**A run of records:**

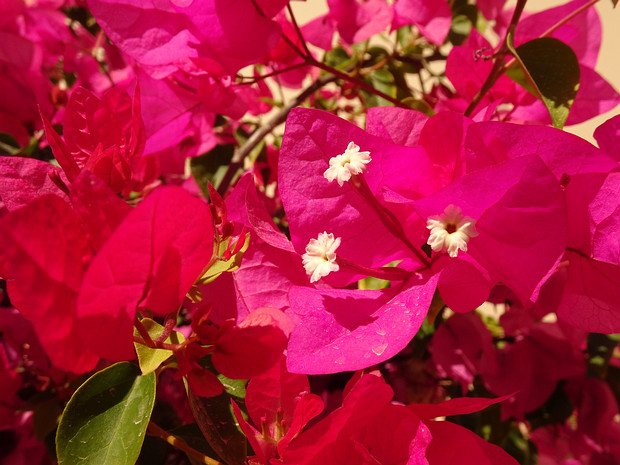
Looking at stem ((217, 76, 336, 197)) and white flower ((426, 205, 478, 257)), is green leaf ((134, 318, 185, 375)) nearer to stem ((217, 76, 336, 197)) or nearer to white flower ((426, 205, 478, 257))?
white flower ((426, 205, 478, 257))

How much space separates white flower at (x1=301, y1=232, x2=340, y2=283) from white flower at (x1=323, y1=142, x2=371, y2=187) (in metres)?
0.04

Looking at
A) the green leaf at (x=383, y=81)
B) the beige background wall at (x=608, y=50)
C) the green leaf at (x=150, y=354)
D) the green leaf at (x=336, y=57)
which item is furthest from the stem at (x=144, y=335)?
the beige background wall at (x=608, y=50)

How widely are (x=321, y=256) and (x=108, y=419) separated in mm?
181

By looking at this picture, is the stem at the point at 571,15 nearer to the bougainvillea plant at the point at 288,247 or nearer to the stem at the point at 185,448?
the bougainvillea plant at the point at 288,247

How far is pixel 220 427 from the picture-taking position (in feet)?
1.23

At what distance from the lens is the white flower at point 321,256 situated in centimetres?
34

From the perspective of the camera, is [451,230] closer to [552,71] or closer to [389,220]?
[389,220]

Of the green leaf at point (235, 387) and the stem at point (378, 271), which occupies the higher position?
the stem at point (378, 271)

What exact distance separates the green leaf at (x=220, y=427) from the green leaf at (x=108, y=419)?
41 mm

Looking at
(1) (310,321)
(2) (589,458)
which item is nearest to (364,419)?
(1) (310,321)

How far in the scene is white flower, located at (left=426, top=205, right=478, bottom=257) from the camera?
1.07 feet

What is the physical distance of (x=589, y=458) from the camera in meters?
0.87

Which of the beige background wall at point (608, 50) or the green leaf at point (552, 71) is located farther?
the beige background wall at point (608, 50)

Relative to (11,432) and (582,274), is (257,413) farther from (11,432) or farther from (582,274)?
(11,432)
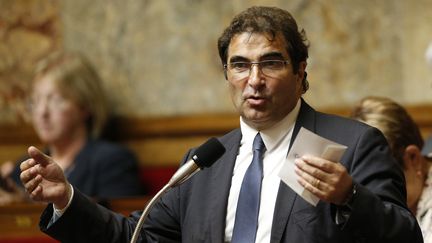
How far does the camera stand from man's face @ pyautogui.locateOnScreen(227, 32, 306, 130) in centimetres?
304

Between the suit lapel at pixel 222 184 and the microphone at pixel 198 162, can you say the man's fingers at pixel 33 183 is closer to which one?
the microphone at pixel 198 162

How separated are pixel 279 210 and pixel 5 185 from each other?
2.93 metres

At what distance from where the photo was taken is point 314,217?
113 inches

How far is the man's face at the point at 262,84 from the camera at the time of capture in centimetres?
304

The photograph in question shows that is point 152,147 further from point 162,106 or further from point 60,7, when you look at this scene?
point 60,7

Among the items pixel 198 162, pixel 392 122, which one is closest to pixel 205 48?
pixel 392 122

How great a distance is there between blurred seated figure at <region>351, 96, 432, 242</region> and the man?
24.2 inches

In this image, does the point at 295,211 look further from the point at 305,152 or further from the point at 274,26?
the point at 274,26

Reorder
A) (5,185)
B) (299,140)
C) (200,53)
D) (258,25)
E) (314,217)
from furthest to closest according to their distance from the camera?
(200,53), (5,185), (258,25), (314,217), (299,140)

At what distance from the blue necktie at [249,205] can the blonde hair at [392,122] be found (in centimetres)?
78

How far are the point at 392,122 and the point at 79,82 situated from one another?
2.54 m

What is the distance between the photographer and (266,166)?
122 inches

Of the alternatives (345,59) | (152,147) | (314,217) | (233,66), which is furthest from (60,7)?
(314,217)

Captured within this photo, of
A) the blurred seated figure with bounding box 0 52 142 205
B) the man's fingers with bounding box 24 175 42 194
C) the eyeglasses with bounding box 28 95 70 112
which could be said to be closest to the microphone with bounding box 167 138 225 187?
the man's fingers with bounding box 24 175 42 194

**What is being asked:** Write out the whole listing again, exactly, with no pictures.

**Finished task:**
Looking at stem ((217, 76, 336, 197)) and white flower ((426, 205, 478, 257)), is green leaf ((134, 318, 185, 375)) nearer to stem ((217, 76, 336, 197)) or nearer to white flower ((426, 205, 478, 257))?
white flower ((426, 205, 478, 257))

How much space separates white flower at (x1=301, y1=232, x2=340, y2=283) from white flower at (x1=323, y1=142, x2=371, y2=187) (in metres)?
0.04

Looking at
A) the green leaf at (x=383, y=81)
B) the beige background wall at (x=608, y=50)
C) the green leaf at (x=150, y=354)
D) the green leaf at (x=336, y=57)
which item is furthest from the stem at (x=144, y=335)?
the beige background wall at (x=608, y=50)

How widely are (x=321, y=256) and (x=108, y=419) separated in mm?
181

By looking at this picture, is the stem at the point at 571,15 nearer to the bougainvillea plant at the point at 288,247 or nearer to the stem at the point at 185,448?
the bougainvillea plant at the point at 288,247

How far is pixel 220 427 from the picture-taking position (in feet)?
1.23

At what distance from the lens is the white flower at point 321,256 situated in centimetres?
34

From the perspective of the camera, is [451,230] closer to [552,71] or closer to [389,220]?
[389,220]

Of the green leaf at point (235, 387) and the stem at point (378, 271), which occupies the higher position?
the stem at point (378, 271)

What exact distance separates the green leaf at (x=220, y=427) from the green leaf at (x=108, y=419)?
41 mm

Looking at
(1) (310,321)
(2) (589,458)
which item is nearest to (364,419)?
(1) (310,321)

How far in the scene is white flower, located at (left=426, top=205, right=478, bottom=257) from the camera?
1.07 feet

What is the physical distance of (x=589, y=458) from the camera in meters?
0.87

Which of the beige background wall at point (608, 50) or the green leaf at point (552, 71) is located farther?
the beige background wall at point (608, 50)

Relative to (11,432) and (582,274), is (257,413) farther from (11,432) or farther from (582,274)?
(11,432)
How far does the camera stand from man's face @ pyautogui.locateOnScreen(227, 32, 306, 130) in centimetres?
304

Between the suit lapel at pixel 222 184 and the microphone at pixel 198 162, can you say the man's fingers at pixel 33 183 is closer to which one?
the microphone at pixel 198 162

How separated are pixel 279 210 and pixel 5 185 from each other?
2.93 metres

At what distance from where the photo was taken is point 314,217?
113 inches

How far is the man's face at the point at 262,84 from the camera at the time of capture in centimetres?
304

The photograph in question shows that is point 152,147 further from point 162,106 or further from point 60,7, when you look at this scene?
point 60,7

Among the items pixel 198 162, pixel 392 122, which one is closest to pixel 205 48?
pixel 392 122

How great a distance is there between blurred seated figure at <region>351, 96, 432, 242</region> and the man?
24.2 inches

In this image, does the point at 295,211 look further from the point at 305,152 or further from the point at 274,26?
the point at 274,26

Reorder
A) (5,185)
B) (299,140)
C) (200,53)
D) (258,25)
E) (314,217)
from furthest to closest according to their distance from the camera?
(200,53), (5,185), (258,25), (314,217), (299,140)

At what distance from the blue necktie at [249,205] can the blonde hair at [392,122] be found (in centimetres)?
78

How far are the point at 392,122 and the point at 79,82 situated from one another?
2.54 m

What is the distance between the photographer and (266,166)?
122 inches

Of the alternatives (345,59) | (152,147) | (314,217) | (233,66), which is furthest from (60,7)?
(314,217)

Captured within this photo, of
A) the blurred seated figure with bounding box 0 52 142 205
B) the man's fingers with bounding box 24 175 42 194
C) the eyeglasses with bounding box 28 95 70 112
which could be said to be closest to the microphone with bounding box 167 138 225 187?
the man's fingers with bounding box 24 175 42 194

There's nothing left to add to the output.